SUCH was the severity of the attack that the sound of man's head being slammed on the street could be heard almost 40 yards away.

There was no love lost between the victim Charles Cozens who had moved in with John Westlake's wife in Grove Street, Southampton, forcing the estranged husband to find a room on the other side of the Itchen.

The catalyst for the drama was her arrest for an unrelated assault for which she was locked up.

Despite their separation, Cozens evidently still cared for his wife and rushing over to the house when he learnt she was in trouble, pleaded with the drunken Westlake to act as a surety so that she could be released.

A row then erupted over who paid the rent, instigating a violent row which spilled out into the street where both fell to the ground. Westlake, a tall, powerfully built individual, got to his feet and in front of shocked onlookers grabbed his rival's head and beat it on the ground three times.

Mary Welsh, a laundress, rushed forward to intervene.

"The blows were not a dull thump but a sort of crashing sound and when I heard that, I ran across the road and took hold of Westlake by the left arm and pushed him off, saying 'Oh, you good for nothing fellow, do you want to kill this poor dear young man.' I tried to help him up nut there seemed to be no life or movement from him. I loosened everything about his neck and he then drew a long breath and moaned two or three times. In the meantime, there was a gurgling in his throat."

Westlake, she added, looked frightened when he saw the extent of his juries, insisting he had been acting in self-defence when Cozens tried to throw him out.

With the assistance of several men and a police officer, Cozens was carried inside where blood was wiped from his face but as he began lapsing into unconsciousness, he was taken to the infirmary where he died shortly after admission.

W B Shorto, the resident surgeon, told the inquest four days later on March 6, 1868, his injuries had been caused by "excessive violence" and not caused by a fall.

"A single blow would not have caused them, nor could they have been caused by a succession of blows from a man's fist only. I think it is probable that his head might have been struck against a kerbstone but more than once or twice."

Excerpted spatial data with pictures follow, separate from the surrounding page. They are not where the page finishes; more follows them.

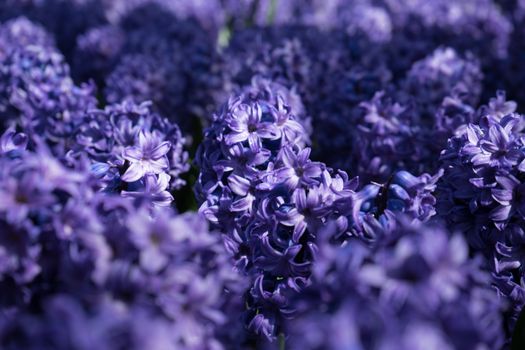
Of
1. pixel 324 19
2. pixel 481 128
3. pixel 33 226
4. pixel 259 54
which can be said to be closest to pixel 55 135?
pixel 259 54

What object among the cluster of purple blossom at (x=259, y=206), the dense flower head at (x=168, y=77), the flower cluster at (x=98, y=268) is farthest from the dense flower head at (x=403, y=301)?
the dense flower head at (x=168, y=77)

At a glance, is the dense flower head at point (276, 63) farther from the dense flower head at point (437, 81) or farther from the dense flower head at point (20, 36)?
the dense flower head at point (20, 36)

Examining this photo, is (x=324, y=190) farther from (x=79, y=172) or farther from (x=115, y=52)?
(x=115, y=52)

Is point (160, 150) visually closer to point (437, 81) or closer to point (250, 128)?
point (250, 128)

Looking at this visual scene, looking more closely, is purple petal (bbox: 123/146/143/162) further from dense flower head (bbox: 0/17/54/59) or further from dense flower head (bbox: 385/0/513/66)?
dense flower head (bbox: 385/0/513/66)

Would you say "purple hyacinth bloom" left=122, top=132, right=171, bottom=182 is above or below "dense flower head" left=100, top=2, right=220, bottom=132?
above

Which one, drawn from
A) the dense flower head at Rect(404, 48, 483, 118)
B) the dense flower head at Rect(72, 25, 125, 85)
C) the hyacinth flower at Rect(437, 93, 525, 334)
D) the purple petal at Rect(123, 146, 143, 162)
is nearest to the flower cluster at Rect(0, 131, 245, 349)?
the purple petal at Rect(123, 146, 143, 162)
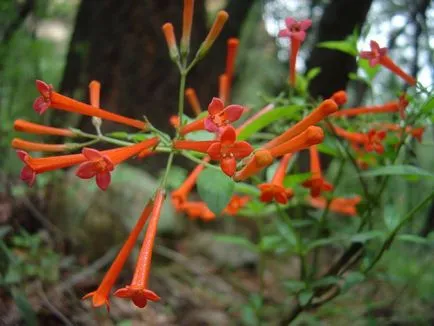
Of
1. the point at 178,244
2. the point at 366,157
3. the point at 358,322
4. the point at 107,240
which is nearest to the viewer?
the point at 366,157

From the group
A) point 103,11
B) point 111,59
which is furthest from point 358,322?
point 103,11

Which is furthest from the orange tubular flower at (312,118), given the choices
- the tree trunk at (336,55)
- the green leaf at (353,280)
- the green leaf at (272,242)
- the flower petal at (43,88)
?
the tree trunk at (336,55)

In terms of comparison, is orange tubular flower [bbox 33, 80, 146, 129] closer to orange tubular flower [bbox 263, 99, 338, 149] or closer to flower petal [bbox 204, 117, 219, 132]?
flower petal [bbox 204, 117, 219, 132]

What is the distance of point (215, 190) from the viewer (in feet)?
4.59

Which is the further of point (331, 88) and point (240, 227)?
point (240, 227)

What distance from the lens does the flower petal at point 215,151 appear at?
1175 millimetres

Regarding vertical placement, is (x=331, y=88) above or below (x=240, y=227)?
above

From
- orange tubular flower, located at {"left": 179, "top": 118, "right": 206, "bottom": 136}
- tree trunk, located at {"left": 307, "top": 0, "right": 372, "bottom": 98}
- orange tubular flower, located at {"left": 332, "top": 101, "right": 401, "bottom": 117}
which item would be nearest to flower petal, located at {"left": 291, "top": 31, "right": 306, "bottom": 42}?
orange tubular flower, located at {"left": 332, "top": 101, "right": 401, "bottom": 117}

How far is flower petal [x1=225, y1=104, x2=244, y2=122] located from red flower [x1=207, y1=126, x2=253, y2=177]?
102 millimetres

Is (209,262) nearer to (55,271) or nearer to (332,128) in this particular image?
(55,271)

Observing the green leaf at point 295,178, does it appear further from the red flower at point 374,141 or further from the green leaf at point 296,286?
the green leaf at point 296,286

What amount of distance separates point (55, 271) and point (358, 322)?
6.53 ft

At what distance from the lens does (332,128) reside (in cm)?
172

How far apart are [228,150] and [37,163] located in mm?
546
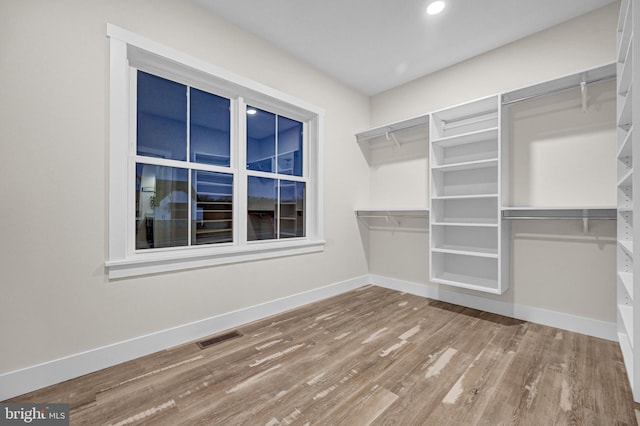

Westlake was duly committed for trial at Hampshire Assizes where on July 13, he stood trial for manslaughter.

In his summing up, Mr Justice Mellor told jurors: "This story is a very sad and shocking one and the defendant, under the circumstances, was paying for the rent of the house but however immoral the case is, that does not legally affect him. As to who actually struck the first blow does not appear very clear and is certainly not material, for such violence as has been proved, could not have been necessary to eject the deceased from the house.

"A man who is guilty of such violence, as has been proved, must be nothing less than a brute and he must have known such violence could result in nothing less than a fracture of the skull."

Without leaving their seats, jurors convicted Westlake, leading the judge to comment: "Your crime is one of the most violent and brutal character, committed on the husband of a woman with whom he was living in adultery. "

Ordering Westlake to be kept in penal servitude for 12 years, he commented: "To pass less than a severe sentence would be a violation of my duty."